**WHAT TO PRODUCE**: Reproduce the following records verbatim, beginning with the line containing "The photo is" and continuing through the line containing "What physical distance", and provide nothing else.

**EXTRACTED DATA**:

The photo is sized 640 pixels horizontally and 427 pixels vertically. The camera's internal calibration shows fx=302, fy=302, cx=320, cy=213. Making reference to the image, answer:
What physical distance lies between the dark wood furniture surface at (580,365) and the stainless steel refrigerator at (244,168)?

==

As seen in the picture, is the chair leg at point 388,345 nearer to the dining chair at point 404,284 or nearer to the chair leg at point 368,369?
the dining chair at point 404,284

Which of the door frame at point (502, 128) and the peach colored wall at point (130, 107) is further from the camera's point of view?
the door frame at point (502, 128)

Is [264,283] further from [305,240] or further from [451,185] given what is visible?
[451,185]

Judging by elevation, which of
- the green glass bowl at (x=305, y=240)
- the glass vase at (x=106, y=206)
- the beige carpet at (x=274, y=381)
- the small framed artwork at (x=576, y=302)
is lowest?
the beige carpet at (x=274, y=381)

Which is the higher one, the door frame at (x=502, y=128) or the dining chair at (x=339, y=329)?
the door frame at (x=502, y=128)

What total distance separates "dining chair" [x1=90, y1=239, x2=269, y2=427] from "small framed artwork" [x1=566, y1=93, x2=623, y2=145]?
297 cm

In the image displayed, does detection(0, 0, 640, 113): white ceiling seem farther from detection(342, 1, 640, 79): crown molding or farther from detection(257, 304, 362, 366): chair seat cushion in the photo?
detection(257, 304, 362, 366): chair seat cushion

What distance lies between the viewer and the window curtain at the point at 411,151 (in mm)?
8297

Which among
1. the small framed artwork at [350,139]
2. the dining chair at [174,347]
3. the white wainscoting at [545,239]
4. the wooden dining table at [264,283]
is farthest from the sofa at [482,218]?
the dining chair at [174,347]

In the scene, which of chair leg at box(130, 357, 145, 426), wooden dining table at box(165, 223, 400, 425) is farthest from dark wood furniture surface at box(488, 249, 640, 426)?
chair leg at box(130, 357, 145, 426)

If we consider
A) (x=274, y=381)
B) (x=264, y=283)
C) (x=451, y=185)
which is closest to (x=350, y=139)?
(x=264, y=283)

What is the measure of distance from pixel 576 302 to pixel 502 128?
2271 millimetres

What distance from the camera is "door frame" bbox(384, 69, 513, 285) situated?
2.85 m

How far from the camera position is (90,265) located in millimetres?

**OUTPUT OF THE EXERCISE**:
The photo is sized 640 pixels horizontally and 427 pixels vertically. The camera's internal calibration shows fx=302, fy=302, cx=320, cy=213. Making reference to the image, answer:
What physical distance lies between the dark wood furniture surface at (580,365) and the stainless steel refrigerator at (244,168)?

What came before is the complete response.